──────── Texte à examiner ────────

ReVenge, un aviron océanique entièrement construit en carbone, incarne une initiative innovante et chargée d'émotion. L'histoire de ce bateau commence avec un rêve, celui d'un homme, Hervé Lalanne, dont la passion pour la voile et la mer a laissé une empreinte indélébile : battre un record de traversée de l'Atlantique à la rame. Emmanuelle Guillerm partage le défi que son ami s'était lancé, un projet qu'elle s'apprête à transformer en réalité, en lui rendant un hommage personnel.
Peux-tu nous raconter l'histoire derrière le projet ReVenge ?
C'est un projet innovant et atypique, avec une histoire très singulière. Pour revenir à la genèse, j'ai eu des jumeaux qui ont aujourd'hui 16 ans. Après leur naissance, j'avais besoin de retrouver ma condition physique et sportive, donc j'ai cherché une clinique de rééducation proche de chez moi. C'est ainsi que j'ai rencontré Hervé Lalanne, un kinésithérapeute passionné de voile. Il avait construit son Mini 6.50 dans son garage pour participer à la Mini Transat de 1997. Pendant nos séances, il m'a expliqué qu'il construisait un nouveau bateau, cette fois inspiré de la traversée à la rame de Gérard d'Aboville en 1980. Son objectif était de construire un quelque chose de beaucoup plus léger, en carbone, pour traverser l'Atlantique à la rame et battre un record.

──────── Ensemble d'enregistrements ────────

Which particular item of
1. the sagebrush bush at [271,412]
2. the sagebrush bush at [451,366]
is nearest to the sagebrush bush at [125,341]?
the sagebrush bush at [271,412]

────────
──────── Ensemble d'enregistrements ────────

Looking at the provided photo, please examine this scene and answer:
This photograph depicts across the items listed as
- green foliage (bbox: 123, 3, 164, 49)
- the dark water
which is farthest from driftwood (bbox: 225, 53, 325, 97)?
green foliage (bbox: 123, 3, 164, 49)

────────

> [Consignes]:
a. Reformulez sous forme de liste le paragraphe de l'entretien sur le projet ReVenge qui commence par « ReVenge, un aviron océanique ». Gardez-en les faits principaux.
b. Rédigez la suite de l'entretien sur le projet ReVenge à partir de sa dernière phrase.

> [Réponses par consigne]:
a.
- ReVenge est un aviron océanique entièrement construit en carbone, issu d'une initiative innovante et chargée d'émotion.
- Le projet naît du rêve d'Hervé Lalanne, passionné de voile et de mer : battre un record de traversée de l'Atlantique à la rame.
- Emmanuelle Guillerm, son amie, reprend ce défi et s'apprête à le réaliser pour lui rendre un hommage personnel.

b.
C'était un projet ambitieux. Pour ma part, même si je suis biologiste en environnement marin, je m'intéresse beaucoup à la construction navale et aux matériaux comme le carbone. Alors, je lui ai proposé un deal : je l'aidais à construire le bateau, et en échange, il m'apprenait les techniques de stratification, sous vide et par infusion. On travaillait une fois par semaine dans son garage, en avançant petit à petit. Hervé avait déjà fait les moules et ensemble, on a construit les deux demi-coques, les cloisons, et le poste de rame. Le bateau était basé sur un plan de Pierre Rolland, un architecte naval et ami d'Hervé.
Malheureusement, Hervé est tombé malade. Il ne m'en a pas parlé, mais il avait un cancer. Il a choisi de mettre fin à ses jours et m'a laissé le bateau en construction avec une petite enveloppe, et une lettre. Dans celle-ci, il me disait que si le cœur m'en disait, je pouvais terminer la construction du bateau et traverser l'Atlantique. Il n'y avait bien entendu aucune obligation, mais il évoquait cela dans son testament. En me retrouvant devant le notaire, j'ai réalisé l'ampleur de cette responsabilité. J'ai compris que si je ne terminais pas ce projet, je le regretterais toute ma vie. C'était la meilleure manière de lui rendre hommage.
As-tu bénéficié d'un accompagnement pour la finalisation des travaux ?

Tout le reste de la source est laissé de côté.